──────── Record excerpts ────────

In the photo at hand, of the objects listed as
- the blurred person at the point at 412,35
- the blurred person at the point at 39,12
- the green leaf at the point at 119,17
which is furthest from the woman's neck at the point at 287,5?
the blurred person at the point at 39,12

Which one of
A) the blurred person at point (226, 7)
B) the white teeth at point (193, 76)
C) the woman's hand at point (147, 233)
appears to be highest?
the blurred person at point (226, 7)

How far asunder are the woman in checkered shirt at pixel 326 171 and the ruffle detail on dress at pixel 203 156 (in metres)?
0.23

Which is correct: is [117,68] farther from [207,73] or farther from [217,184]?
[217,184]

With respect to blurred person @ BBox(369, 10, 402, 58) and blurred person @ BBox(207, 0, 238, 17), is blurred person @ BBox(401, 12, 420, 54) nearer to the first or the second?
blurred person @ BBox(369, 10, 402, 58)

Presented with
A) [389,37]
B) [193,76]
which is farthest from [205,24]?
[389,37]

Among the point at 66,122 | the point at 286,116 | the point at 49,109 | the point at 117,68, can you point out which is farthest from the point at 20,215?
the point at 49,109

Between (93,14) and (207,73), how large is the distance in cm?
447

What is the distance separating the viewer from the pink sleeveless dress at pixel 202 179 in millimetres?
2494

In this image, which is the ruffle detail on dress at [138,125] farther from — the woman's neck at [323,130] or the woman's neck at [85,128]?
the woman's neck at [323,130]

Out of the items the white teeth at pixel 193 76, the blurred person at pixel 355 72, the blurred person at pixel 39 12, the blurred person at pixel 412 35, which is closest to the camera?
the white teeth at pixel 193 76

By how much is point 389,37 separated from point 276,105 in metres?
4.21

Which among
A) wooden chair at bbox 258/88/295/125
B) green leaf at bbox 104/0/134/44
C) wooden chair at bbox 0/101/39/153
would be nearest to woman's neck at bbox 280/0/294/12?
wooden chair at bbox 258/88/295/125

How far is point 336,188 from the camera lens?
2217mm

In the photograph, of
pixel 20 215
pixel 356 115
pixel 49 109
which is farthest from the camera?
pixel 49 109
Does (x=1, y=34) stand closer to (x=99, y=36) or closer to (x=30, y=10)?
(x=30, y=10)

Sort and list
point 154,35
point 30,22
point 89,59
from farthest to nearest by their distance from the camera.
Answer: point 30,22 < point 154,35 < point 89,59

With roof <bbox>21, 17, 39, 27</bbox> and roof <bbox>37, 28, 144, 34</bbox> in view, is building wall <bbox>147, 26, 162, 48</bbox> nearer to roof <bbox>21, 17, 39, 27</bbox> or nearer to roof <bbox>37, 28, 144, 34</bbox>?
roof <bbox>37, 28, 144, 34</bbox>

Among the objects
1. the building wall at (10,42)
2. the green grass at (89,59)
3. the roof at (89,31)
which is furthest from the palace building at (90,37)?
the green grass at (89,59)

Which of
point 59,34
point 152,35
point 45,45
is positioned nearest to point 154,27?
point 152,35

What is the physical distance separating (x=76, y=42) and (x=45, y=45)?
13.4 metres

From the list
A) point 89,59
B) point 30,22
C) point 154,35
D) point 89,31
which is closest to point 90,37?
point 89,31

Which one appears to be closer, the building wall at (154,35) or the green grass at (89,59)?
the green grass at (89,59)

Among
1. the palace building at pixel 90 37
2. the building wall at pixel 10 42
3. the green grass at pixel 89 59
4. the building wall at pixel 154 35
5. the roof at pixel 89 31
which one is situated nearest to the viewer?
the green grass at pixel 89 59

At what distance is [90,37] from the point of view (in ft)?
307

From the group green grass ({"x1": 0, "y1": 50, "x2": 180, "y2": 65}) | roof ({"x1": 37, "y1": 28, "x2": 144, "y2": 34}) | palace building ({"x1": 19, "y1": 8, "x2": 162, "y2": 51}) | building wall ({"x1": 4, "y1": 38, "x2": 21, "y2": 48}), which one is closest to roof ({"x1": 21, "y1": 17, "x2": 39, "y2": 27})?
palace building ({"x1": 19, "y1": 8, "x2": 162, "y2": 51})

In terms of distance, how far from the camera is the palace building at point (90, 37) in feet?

────────

▶ [Aim of the exercise]: Write the entries again, exactly as they stand.

▶ [Output below]:
In the photo at hand, of the objects listed as
- the blurred person at the point at 412,35
- the blurred person at the point at 39,12
- the green leaf at the point at 119,17
which is furthest from the woman's neck at the point at 287,5?
the blurred person at the point at 39,12

Which one of
A) the blurred person at point (226, 7)
B) the white teeth at point (193, 76)
C) the woman's hand at point (147, 233)
appears to be highest?
the blurred person at point (226, 7)

How far asunder are the woman in checkered shirt at pixel 326 171 and the ruffle detail on dress at pixel 203 156 (in metres)?
0.23

Which is correct: is [117,68] farther from [207,73] or farther from [217,184]?
[217,184]

With respect to blurred person @ BBox(369, 10, 402, 58) and blurred person @ BBox(207, 0, 238, 17), is blurred person @ BBox(401, 12, 420, 54) nearer to the first or the second?
blurred person @ BBox(369, 10, 402, 58)

Presented with
A) [389,37]
B) [193,76]
which is farthest from [205,24]?
[389,37]

Among the point at 66,122 | the point at 286,116 | the point at 49,109 | the point at 117,68, can you point out which is farthest from the point at 20,215?
the point at 49,109

Between (93,14) and (207,73), how large is the distance in cm?
447

What is the distance separating the viewer from the pink sleeveless dress at pixel 202 179 in millimetres?
2494

In this image, which is the ruffle detail on dress at [138,125] farther from — the woman's neck at [323,130] or the woman's neck at [85,128]?
the woman's neck at [323,130]

Out of the items the white teeth at pixel 193 76, the blurred person at pixel 355 72, the blurred person at pixel 39 12, the blurred person at pixel 412 35, which is closest to the camera?
the white teeth at pixel 193 76

By how much is point 389,37 separated from point 276,105 in metres?
4.21

Which among
A) wooden chair at bbox 258/88/295/125
B) green leaf at bbox 104/0/134/44
C) wooden chair at bbox 0/101/39/153
would be nearest to woman's neck at bbox 280/0/294/12?
wooden chair at bbox 258/88/295/125

How far is point 336,188 from the camera lens?
2217mm

In the photograph, of
pixel 20 215
pixel 356 115
pixel 49 109
which is farthest from the camera?
pixel 49 109
Does (x=1, y=34) stand closer to (x=99, y=36) or closer to (x=30, y=10)?
(x=30, y=10)

Sort and list
point 154,35
point 30,22
point 89,59
from farthest to nearest by their distance from the camera.
Answer: point 30,22 < point 154,35 < point 89,59

With roof <bbox>21, 17, 39, 27</bbox> and roof <bbox>37, 28, 144, 34</bbox> in view, is building wall <bbox>147, 26, 162, 48</bbox> nearer to roof <bbox>21, 17, 39, 27</bbox> or nearer to roof <bbox>37, 28, 144, 34</bbox>?
roof <bbox>37, 28, 144, 34</bbox>

Among the objects
1. the building wall at (10,42)
2. the green grass at (89,59)
3. the roof at (89,31)
which is furthest from the palace building at (90,37)?
the green grass at (89,59)

Which of
point 59,34
point 152,35
point 45,45
is positioned nearest to point 154,27?
point 152,35

What is the physical distance separating (x=76, y=42) and (x=45, y=45)?
13.4 metres

From the list
A) point 89,59
B) point 30,22
C) point 154,35
D) point 89,31
which is closest to point 90,37?
point 89,31

Which one appears to be closer, the building wall at (154,35) or the green grass at (89,59)?
the green grass at (89,59)

Among
1. the palace building at pixel 90 37
2. the building wall at pixel 10 42
3. the green grass at pixel 89 59
4. the building wall at pixel 154 35
5. the roof at pixel 89 31
which one is situated nearest to the viewer?
the green grass at pixel 89 59

At what distance is [90,37] from the point of view (in ft)?
307

From the group green grass ({"x1": 0, "y1": 50, "x2": 180, "y2": 65}) | roof ({"x1": 37, "y1": 28, "x2": 144, "y2": 34}) | palace building ({"x1": 19, "y1": 8, "x2": 162, "y2": 51}) | building wall ({"x1": 4, "y1": 38, "x2": 21, "y2": 48}), which one is closest to roof ({"x1": 21, "y1": 17, "x2": 39, "y2": 27})?
palace building ({"x1": 19, "y1": 8, "x2": 162, "y2": 51})

In terms of distance, how far from the camera is the palace building at point (90, 37) in feet?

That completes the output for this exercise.